[To do]:
**A)** In the Data Science Initiative report, which engineering professor led the team that used topology to analyze images of cell clusters?
**B)** From the Data Science Initiative report, repeat word for word the part that opens with the words containing "In 2019, the" and closes with "science to history.".
**C)** Pick up the Data Science Initiative report from its final sentence and continue it.

[Document extract]:
----

Fiscal Year 2021
Brown University Financial Report

Making an Impact: The Data Science Initiative

Brown’s Data Science Initiative has a mission to expand data science research at Brown while preparing students to thrive in a data-enabled society.

Already, Brown stands at the leading edge of the data revolution. Computer scientists have made path-breaking advances in database management and machine learning, while biostatisticians have used data to improve lung cancer screening and move health care toward more precise, personalized care. The Data Science Initiative (DSI) connects data-centered approaches to questions in environmental science, engineering, physics, medicine and public health, public policy, the humanities and elsewhere.

Professor Sohini Lorin
Professor Sohini Ramachandran is a professor of biology and the director of DSI and Brown’s Center for Computational Molecular Biology.

One approach DSI has used to stimulate data-driven research is offering flexible seed funding to Brown faculty across campus to build new data-related collaborative research projects. Projects funded have ranged from research into how social media bots may influence online discussion about climate change to the use of data from wrist sensors to predict complications that may arise in patients after a stroke. In another project, a team led by engineering professor Ian Wong used a branch of mathematics called topology to analyze images of cell clusters and make key predictions about the cell types present. Such a system could one day help understand wound healing processes or better assess how aggressive a cancerous tumor may be.

These kinds of projects not only address critical real-world research questions, they also provide insight into how data science tools can be adapted to answer fundamental questions in a variety of fields of inquiry.

Along with catalyzing new research, the DSI and Department of Computer Science have partnered to launch an undergraduate certificate program in data fluency, designed to provide fundamental conceptual knowledge and technical skills to students with a range of intellectual backgrounds and concentrations. For a deeper dive into data, DSI offers a master’s program focusing on foundational mathematical and computational techniques, while enabling students to explore particular applications of their choice.

In 2019, the DSI launched the Data Science Fellows program led by Linda Clark, a lecturer in data science, and the Sheridan Center for Teaching and Learning. As part of a for-credit class, undergraduate students serve as consultants and collaborators with faculty members looking to add data science elements to their courses. Over the past two years, fellows have helped to reshape classes spanning neuroscience to environmental science to history.

My goal for the Data Science Initiative is to ensure that those most in need are not the last to benefit from fundamental research in data science or data-driven applied research. Brown is the perfect place for an inclusive, collaborative approach to data science in which we equally value data generation and methods development.

----

[Data]:
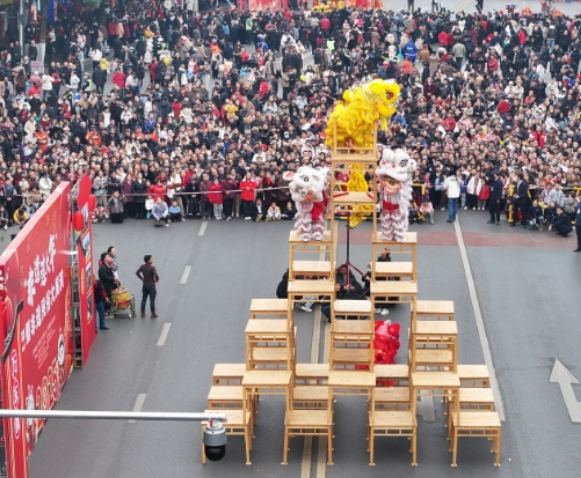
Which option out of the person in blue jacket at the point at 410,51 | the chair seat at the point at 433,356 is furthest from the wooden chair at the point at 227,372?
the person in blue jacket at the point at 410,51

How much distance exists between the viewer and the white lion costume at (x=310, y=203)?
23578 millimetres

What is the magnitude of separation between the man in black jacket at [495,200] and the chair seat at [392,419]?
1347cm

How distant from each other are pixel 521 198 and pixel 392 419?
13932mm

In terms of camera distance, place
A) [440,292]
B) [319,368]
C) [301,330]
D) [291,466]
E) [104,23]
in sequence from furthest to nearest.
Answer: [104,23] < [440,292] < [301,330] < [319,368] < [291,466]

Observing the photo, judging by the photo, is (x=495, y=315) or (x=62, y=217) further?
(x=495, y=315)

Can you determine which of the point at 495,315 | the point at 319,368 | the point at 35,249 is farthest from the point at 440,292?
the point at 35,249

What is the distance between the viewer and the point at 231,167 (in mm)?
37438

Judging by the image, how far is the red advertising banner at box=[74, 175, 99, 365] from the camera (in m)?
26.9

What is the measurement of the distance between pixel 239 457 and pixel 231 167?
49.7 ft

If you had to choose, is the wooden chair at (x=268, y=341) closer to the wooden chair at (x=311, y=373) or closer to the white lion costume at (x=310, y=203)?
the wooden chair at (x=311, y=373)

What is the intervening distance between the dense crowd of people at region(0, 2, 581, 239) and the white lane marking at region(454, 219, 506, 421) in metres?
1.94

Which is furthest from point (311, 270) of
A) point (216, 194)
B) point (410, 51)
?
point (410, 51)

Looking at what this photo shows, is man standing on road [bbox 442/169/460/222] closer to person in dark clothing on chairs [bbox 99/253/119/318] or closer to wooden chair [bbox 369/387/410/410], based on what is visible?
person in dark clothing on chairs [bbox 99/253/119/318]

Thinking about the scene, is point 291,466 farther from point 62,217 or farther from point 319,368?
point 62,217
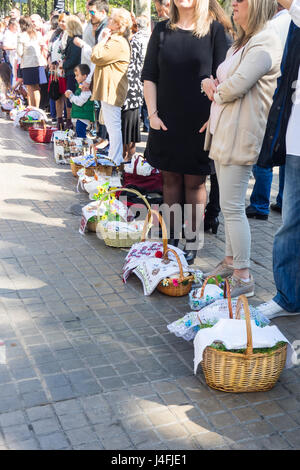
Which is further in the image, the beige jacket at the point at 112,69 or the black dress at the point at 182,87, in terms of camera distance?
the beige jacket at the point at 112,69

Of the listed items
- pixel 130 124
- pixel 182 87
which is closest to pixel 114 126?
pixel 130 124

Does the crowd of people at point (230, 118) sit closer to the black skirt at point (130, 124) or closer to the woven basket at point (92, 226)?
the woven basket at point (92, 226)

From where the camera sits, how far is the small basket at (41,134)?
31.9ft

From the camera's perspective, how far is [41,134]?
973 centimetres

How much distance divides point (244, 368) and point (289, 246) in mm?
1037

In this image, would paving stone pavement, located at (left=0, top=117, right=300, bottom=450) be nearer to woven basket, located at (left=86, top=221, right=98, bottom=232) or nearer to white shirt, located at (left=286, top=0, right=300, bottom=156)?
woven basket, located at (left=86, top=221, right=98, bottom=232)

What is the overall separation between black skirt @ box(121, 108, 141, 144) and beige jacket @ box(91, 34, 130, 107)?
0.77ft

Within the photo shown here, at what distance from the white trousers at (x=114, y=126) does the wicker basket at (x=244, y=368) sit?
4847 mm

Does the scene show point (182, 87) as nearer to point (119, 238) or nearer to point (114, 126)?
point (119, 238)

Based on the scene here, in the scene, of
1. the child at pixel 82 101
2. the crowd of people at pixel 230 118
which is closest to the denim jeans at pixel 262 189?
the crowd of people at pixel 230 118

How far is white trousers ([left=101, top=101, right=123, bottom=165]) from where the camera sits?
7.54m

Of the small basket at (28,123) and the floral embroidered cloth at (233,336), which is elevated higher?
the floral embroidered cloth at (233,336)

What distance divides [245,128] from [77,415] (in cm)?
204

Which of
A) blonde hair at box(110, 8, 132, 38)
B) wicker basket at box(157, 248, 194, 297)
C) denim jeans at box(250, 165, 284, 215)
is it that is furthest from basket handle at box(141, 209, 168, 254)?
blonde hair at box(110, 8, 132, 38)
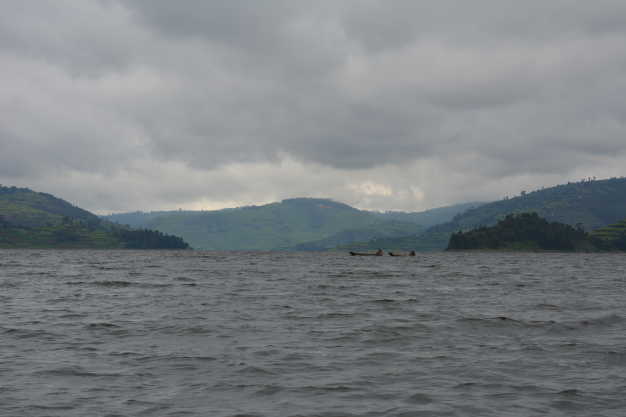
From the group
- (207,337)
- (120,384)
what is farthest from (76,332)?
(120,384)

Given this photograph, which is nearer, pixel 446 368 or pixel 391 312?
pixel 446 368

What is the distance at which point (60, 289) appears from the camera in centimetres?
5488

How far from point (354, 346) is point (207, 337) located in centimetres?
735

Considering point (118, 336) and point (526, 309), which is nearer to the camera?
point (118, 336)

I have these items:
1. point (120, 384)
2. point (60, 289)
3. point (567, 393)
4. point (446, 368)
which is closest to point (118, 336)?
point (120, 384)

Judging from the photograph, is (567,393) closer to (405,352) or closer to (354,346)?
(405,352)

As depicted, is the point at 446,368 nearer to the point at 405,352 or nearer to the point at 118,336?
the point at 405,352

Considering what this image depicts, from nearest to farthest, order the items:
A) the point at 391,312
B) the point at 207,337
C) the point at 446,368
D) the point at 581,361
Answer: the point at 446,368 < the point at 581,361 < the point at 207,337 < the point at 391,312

----

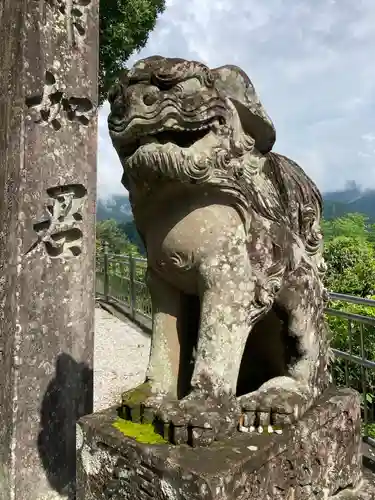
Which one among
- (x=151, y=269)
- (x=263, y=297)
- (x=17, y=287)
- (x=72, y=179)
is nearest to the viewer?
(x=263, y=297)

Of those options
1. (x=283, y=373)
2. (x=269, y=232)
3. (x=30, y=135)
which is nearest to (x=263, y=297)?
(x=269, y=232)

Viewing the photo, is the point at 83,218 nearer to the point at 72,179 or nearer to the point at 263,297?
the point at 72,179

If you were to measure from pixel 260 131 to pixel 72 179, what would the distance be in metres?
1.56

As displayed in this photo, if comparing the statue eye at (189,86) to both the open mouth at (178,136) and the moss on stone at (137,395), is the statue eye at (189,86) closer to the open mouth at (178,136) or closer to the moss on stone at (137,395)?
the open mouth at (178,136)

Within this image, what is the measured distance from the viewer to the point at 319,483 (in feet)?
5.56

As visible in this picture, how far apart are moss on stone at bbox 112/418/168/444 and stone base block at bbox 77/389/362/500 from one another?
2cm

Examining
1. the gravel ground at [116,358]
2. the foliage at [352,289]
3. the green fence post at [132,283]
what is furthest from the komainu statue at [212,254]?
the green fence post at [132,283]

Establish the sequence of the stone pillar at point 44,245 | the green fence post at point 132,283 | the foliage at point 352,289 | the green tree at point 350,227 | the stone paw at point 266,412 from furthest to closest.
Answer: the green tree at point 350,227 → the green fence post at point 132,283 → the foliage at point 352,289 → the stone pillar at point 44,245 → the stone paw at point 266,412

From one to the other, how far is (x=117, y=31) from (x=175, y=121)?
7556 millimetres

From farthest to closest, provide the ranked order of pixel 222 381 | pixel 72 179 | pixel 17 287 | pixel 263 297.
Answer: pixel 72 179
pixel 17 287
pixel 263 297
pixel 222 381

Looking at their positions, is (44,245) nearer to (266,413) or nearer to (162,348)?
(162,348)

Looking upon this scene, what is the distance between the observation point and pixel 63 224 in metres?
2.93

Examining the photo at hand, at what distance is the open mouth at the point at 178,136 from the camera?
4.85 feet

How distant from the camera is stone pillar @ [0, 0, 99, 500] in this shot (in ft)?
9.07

----

[Exercise responses]:
**A)** Ian Wong

**B)**
In 2019, the DSI launched the Data Science Fellows program led by Linda Clark, a lecturer in data science, and the Sheridan Center for Teaching and Learning. As part of a for-credit class, undergraduate students serve as consultants and collaborators with faculty members looking to add data science elements to their courses. Over the past two years, fellows have helped to reshape classes spanning neuroscience to environmental science to history.

**C)**
Sohini Ramachandran DSI Director

Students have helped develop course modules for mapping food access in vulnerable communities. A mathematics and computer science concentrator worked with Sydney Skybetter, a lecturer in theater arts and performance studies, on a method of using body measurement data to interpret dance movements. A religious studies concentrator worked with Elsa Belmont Flores, a lecturer in language studies, to develop a way of using data science techniques to study lineages of Arabic names.

The Future of the DSI Is Bright

Murchison Widefield Array
Murchison Widefield Array: Jonathan Pober, an assistant professor of physics, works with researchers at the Murchison Widefield Array, a radio telescope that is currently searching for signals from the cosmic dawn — the moment when the first stars lit up the universe. Picking out that faint signal in a sea of intergalactic noise is fundamentally a data science problem. Data analysis techniques developed by Pober and his colleagues have brought researchers closer than ever to picking out that elusive signal.

Now under the direction of Sohini Ramachandran, a professor of biology and also director of Brown’s Center for Computational Molecular Biology, the DSI has recently added two data science faculty members. Karianne Bergen, an assistant professor of data science and earth, environmental and planetary sciences, uses machine learning techniques to detect earthquake activity. Roberta DeVito, an assistant professor of data science and biostatistics, develops techniques for studying highly complex and highly dimensional datasets, such as those that often occur in healthcare and medical settings.

More faculty will be added soon, including Suresh Venkatasubramanian, who will work with Seny Kamara, a professor of computer science, to form a new DSI center called Computing for the People. The center will investigate the ways in which artificial intelligence, algorithms and other data systems often fail to serve marginalized populations, and look for ways to rebalance power to better serve those populations in the further development of computational systems.

The new initiative is a key part of Ramachandran’s vision for the DSI moving forward: to make sure that Brown is on the cutting edge of developing and deploying data technologies, but also that the University is a leader in making sure data technologies are used fairly, equitably and for the good of all.